Within the discipline of software performance engineering (SPE), application response time monitoring refers to the capability of instrumenting application requests, transactions and other vital interaction scenarios in order to measure their response times. There is no single, more important performance measurement than application response time, especially in the degree which the consistency and length of application response time events reflect the user experience and relate to customer satisfaction. All the esoteric measurements of hardware utilization that Perfmon revels in pale by comparison.
Of course, performance engineers usually still want to be able to break down application response time into its component parts, one of which is CPU usage. Other than the Concurrency Visualizer that is packaged with the Visual Studio Profiler that was discussed in the previous post, there are few professional-grade, application response time monitoring and profiling tools that exploit the ETW facilities in Windows. As we have seen illustrated, the Concurrency Visualizer demonstrates the capability to reconstruct an application’s execution time profile from kernel trace events with great precision and detail. An application response time monitoring tool that generates ETW response time events that can then be correlated with the Windows OS thread scheduling events has potential value in performance investigations of many sorts.

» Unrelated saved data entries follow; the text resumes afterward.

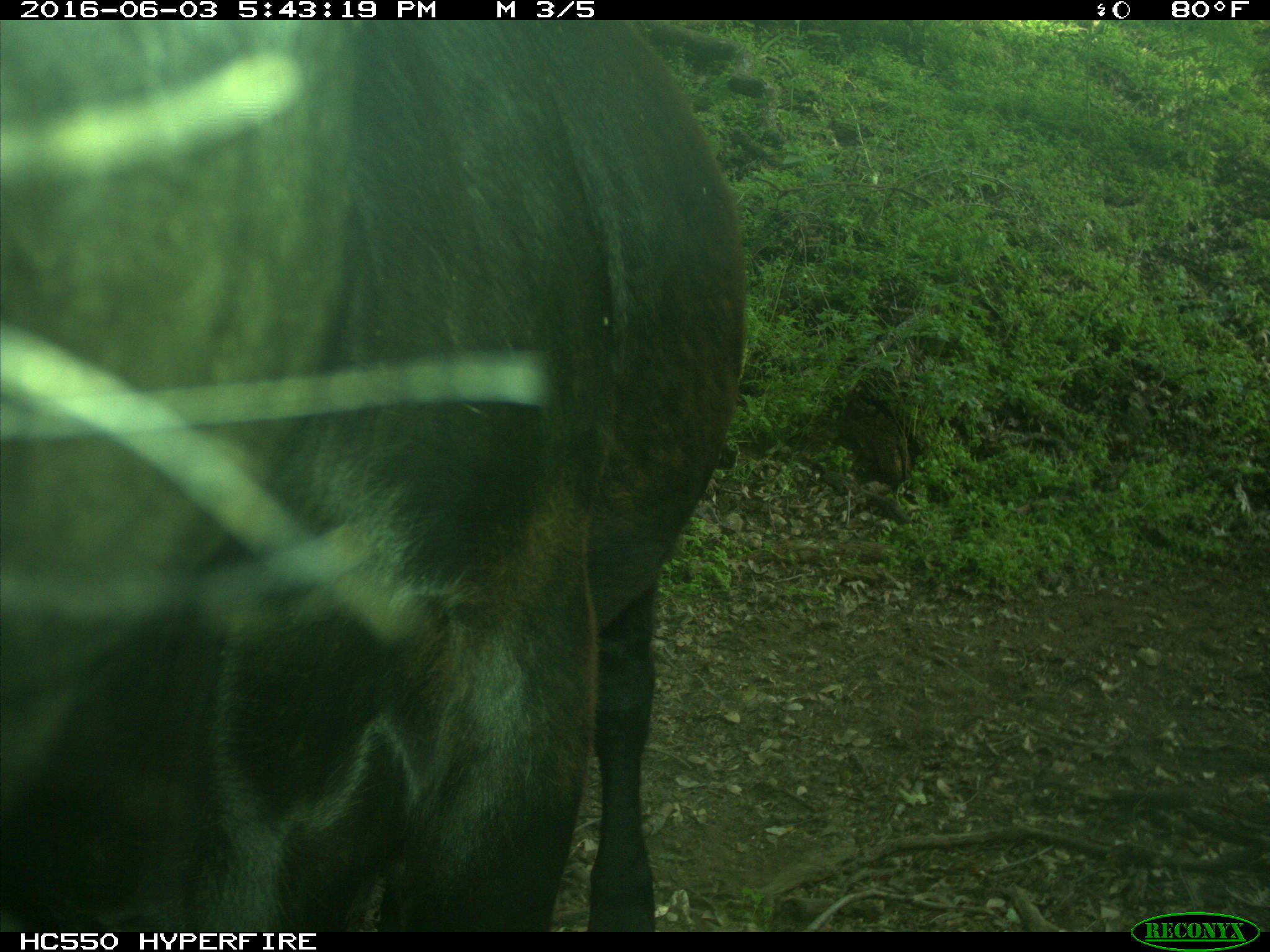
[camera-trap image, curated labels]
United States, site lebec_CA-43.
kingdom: Animalia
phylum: Chordata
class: Mammalia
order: Artiodactyla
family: Bovidae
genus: Bos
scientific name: Bos taurus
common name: domestic cow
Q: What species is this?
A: Bos taurus (domestic cow).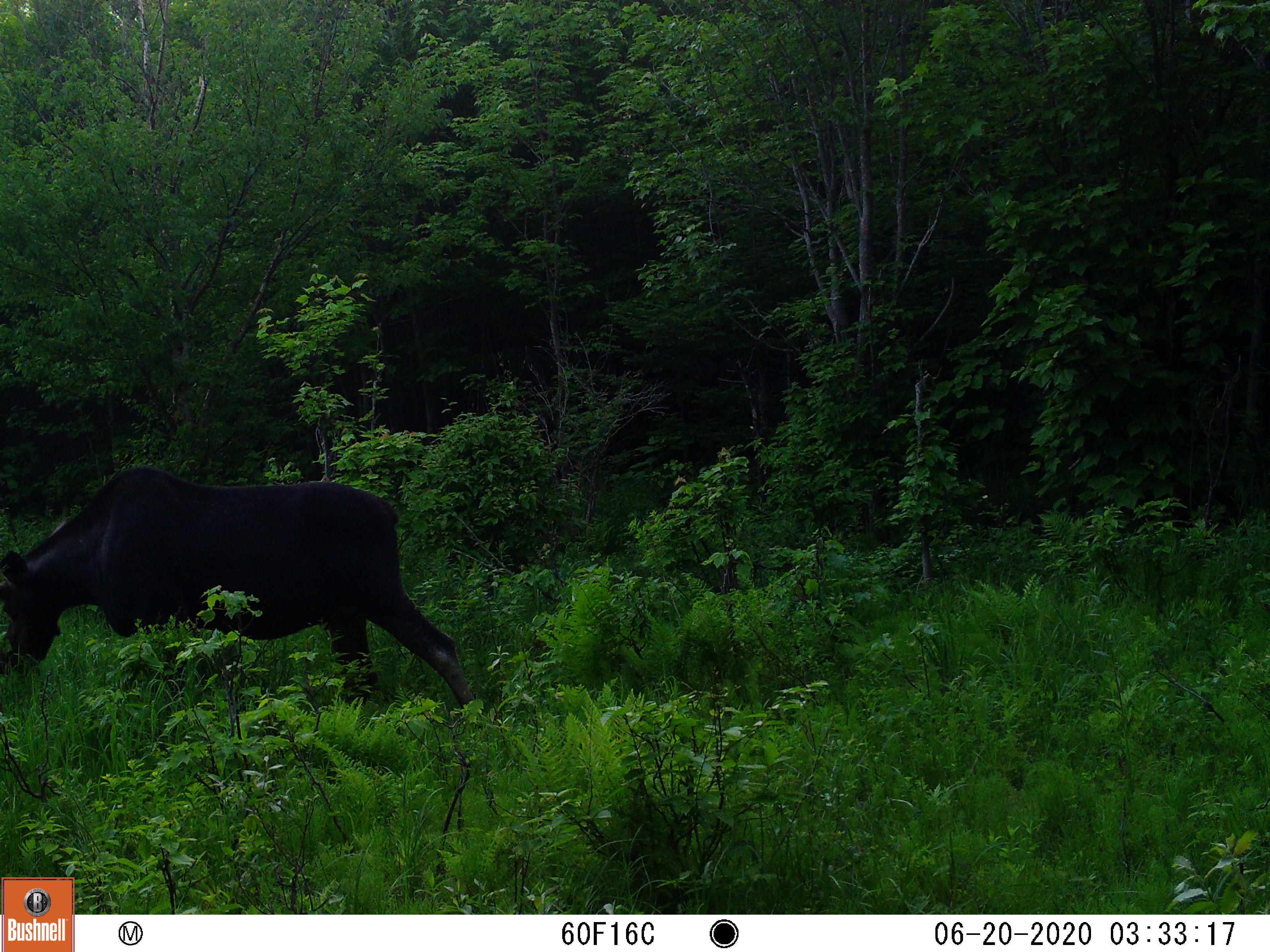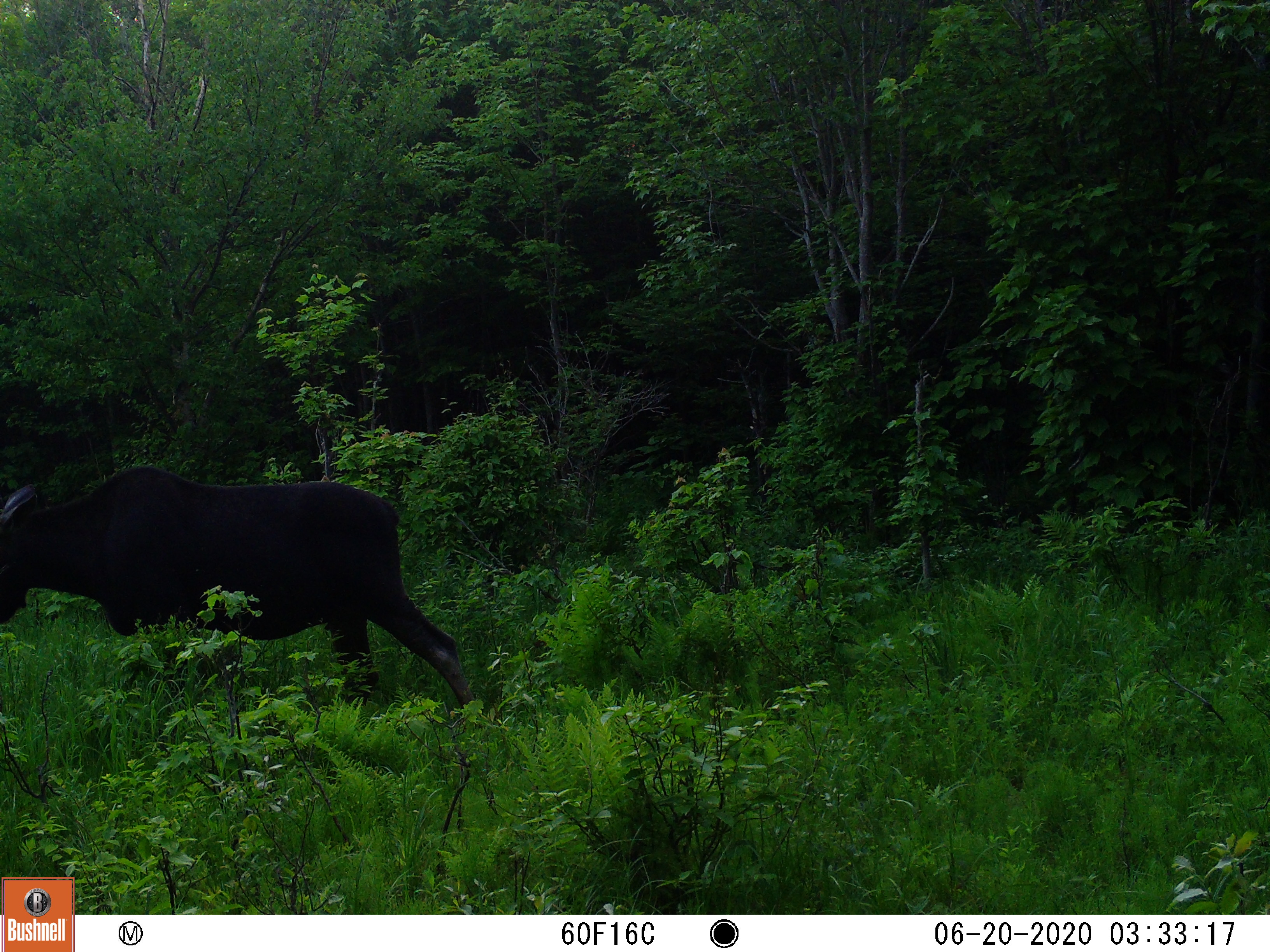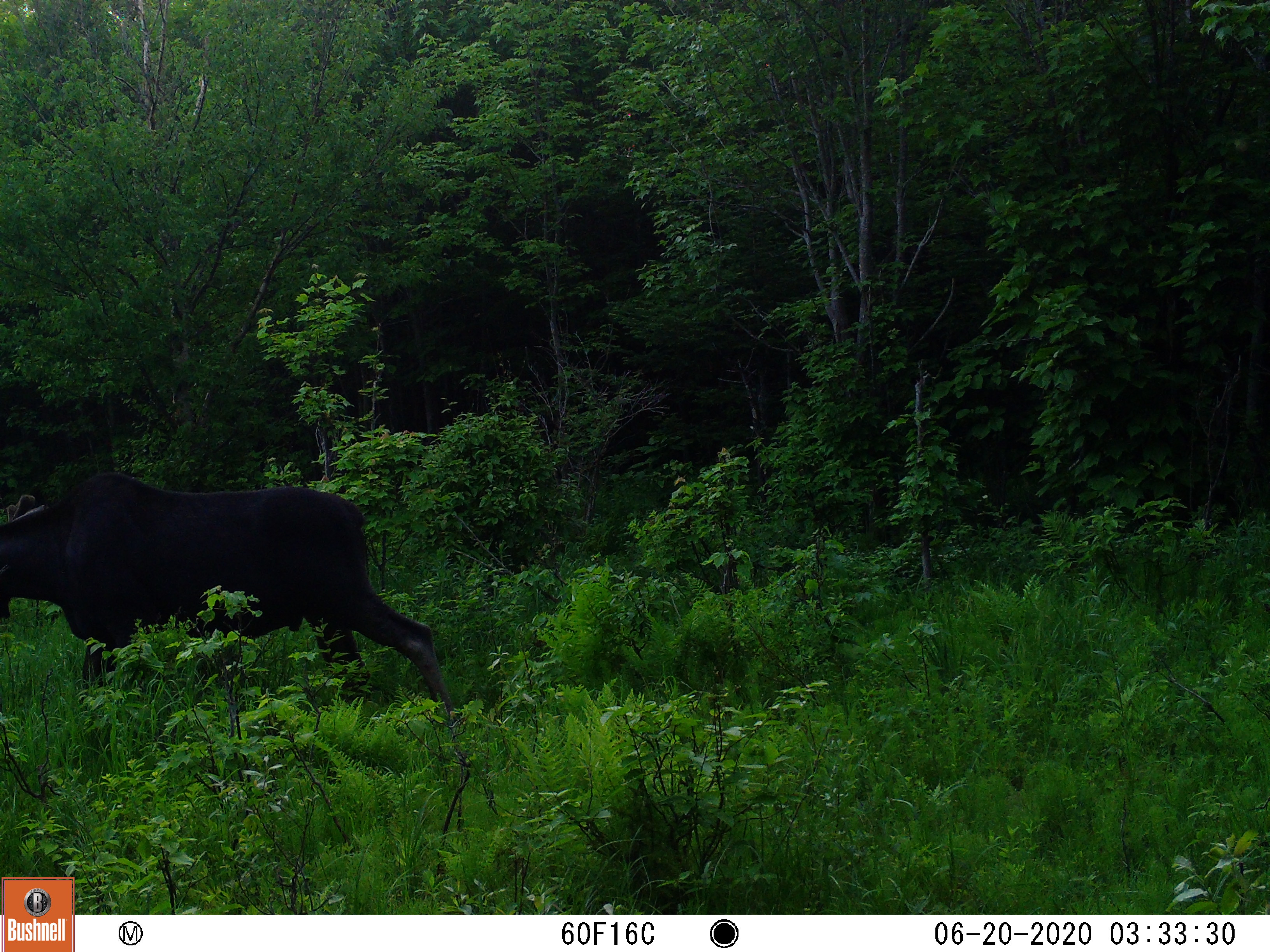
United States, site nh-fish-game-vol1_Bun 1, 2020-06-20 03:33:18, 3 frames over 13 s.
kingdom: Animalia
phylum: Chordata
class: Mammalia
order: Artiodactyla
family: Cervidae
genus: Alces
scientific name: Alces alces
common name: moose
Moose (Alces alces).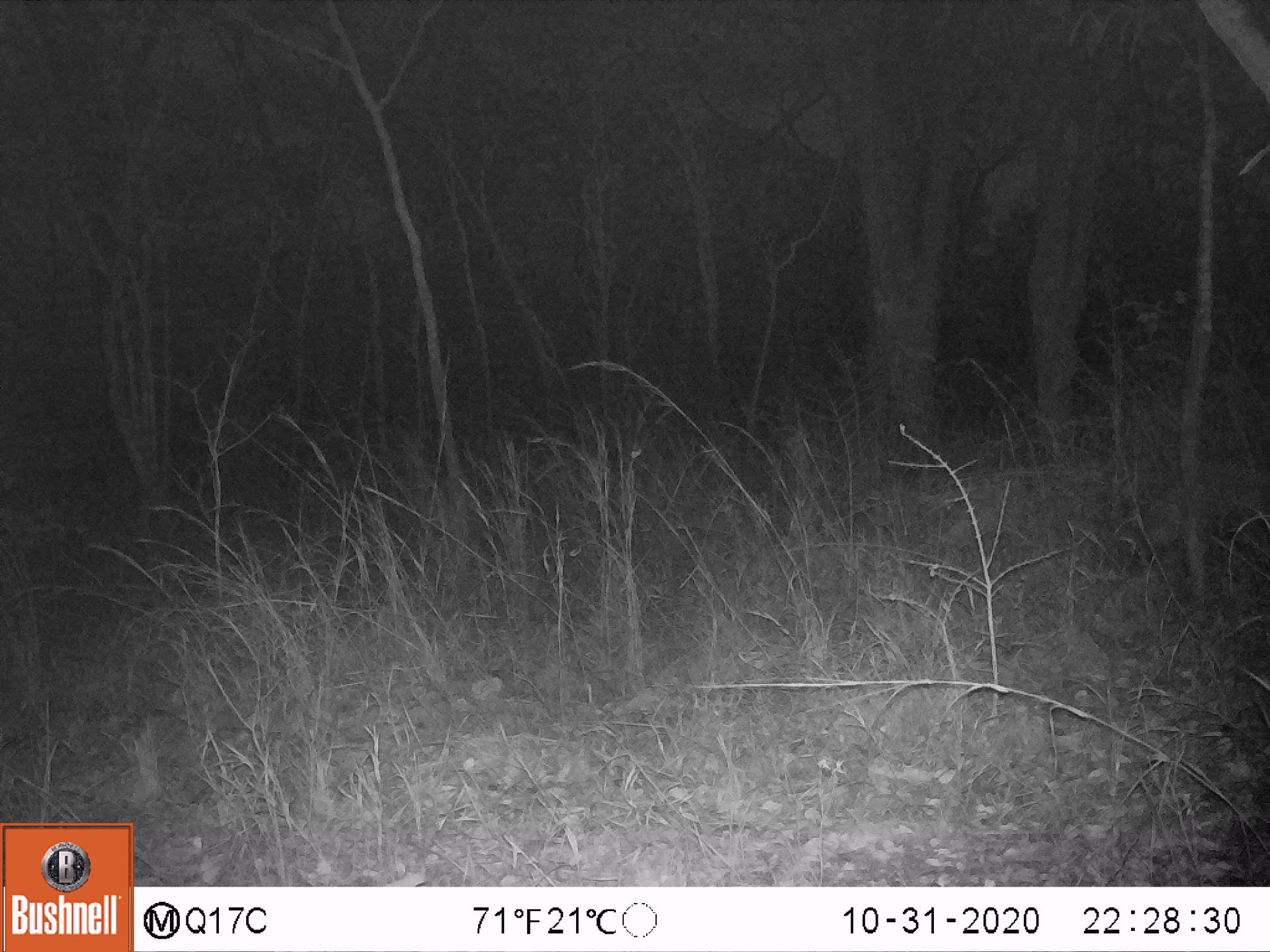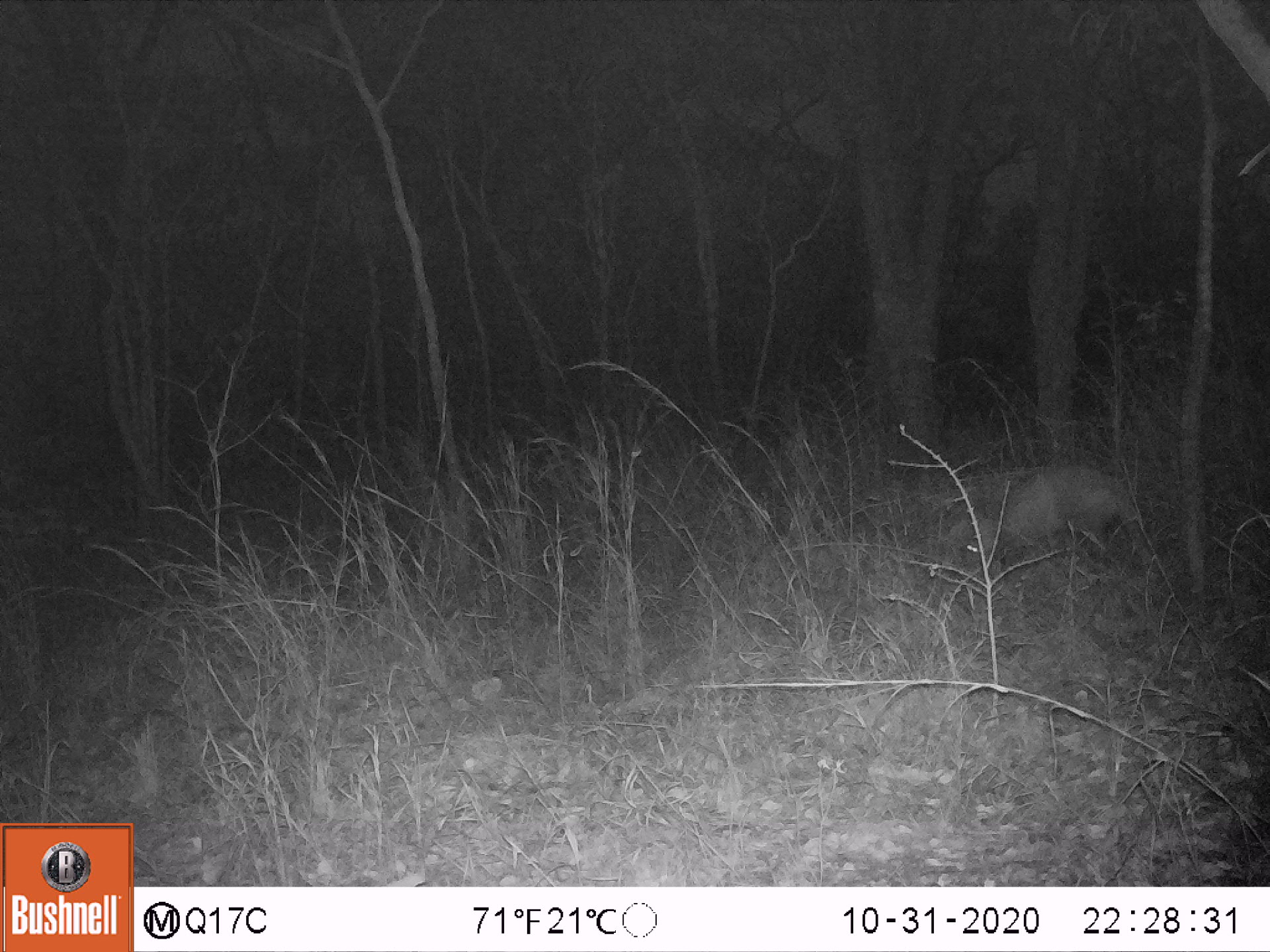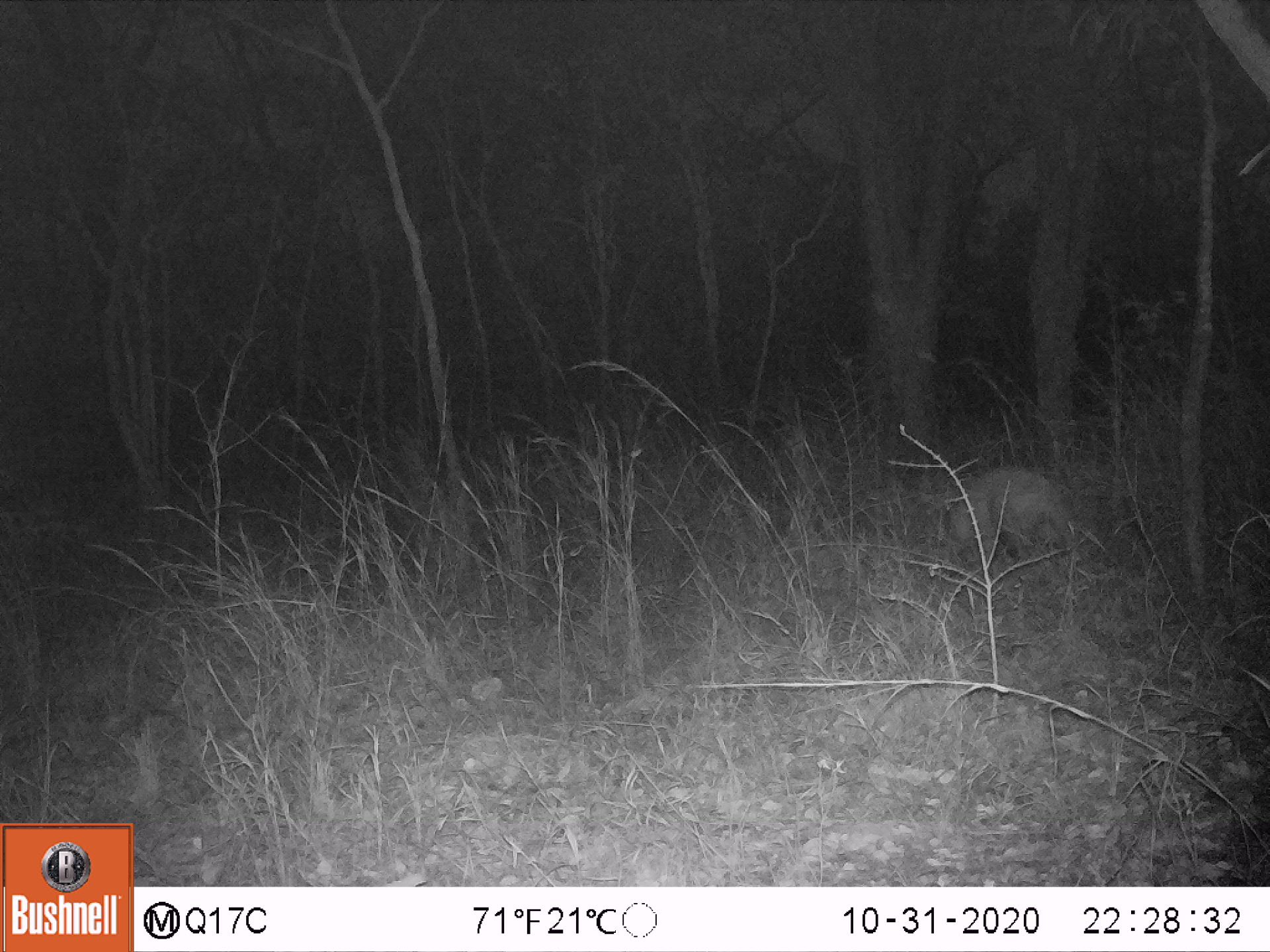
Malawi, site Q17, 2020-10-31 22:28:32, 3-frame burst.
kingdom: Animalia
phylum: Chordata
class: Mammalia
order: Tubulidentata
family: Orycteropodidae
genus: Orycteropus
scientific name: Orycteropus afer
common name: aardvark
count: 1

Fortunately, there is such an application response time monitoring tool for both Windows C++ native and .NET applications that is integrated with ETW. It is called the Scenario class. (The name “Scenario” was suggested by a Habib Heydarian, an excellent Program Manager at Microsoft, and is a nod to the popular practice of scenario-based development, associated primarily with Agile software development methodologies. See, for example, Scenario-Based Design of Human-Computer Interactions, by John Carroll and User Stories Applied: For Agile Software Development by Mike Cohen.)
The Scenario instrumentation library is a free download available from the MSDN Code Gallery site here.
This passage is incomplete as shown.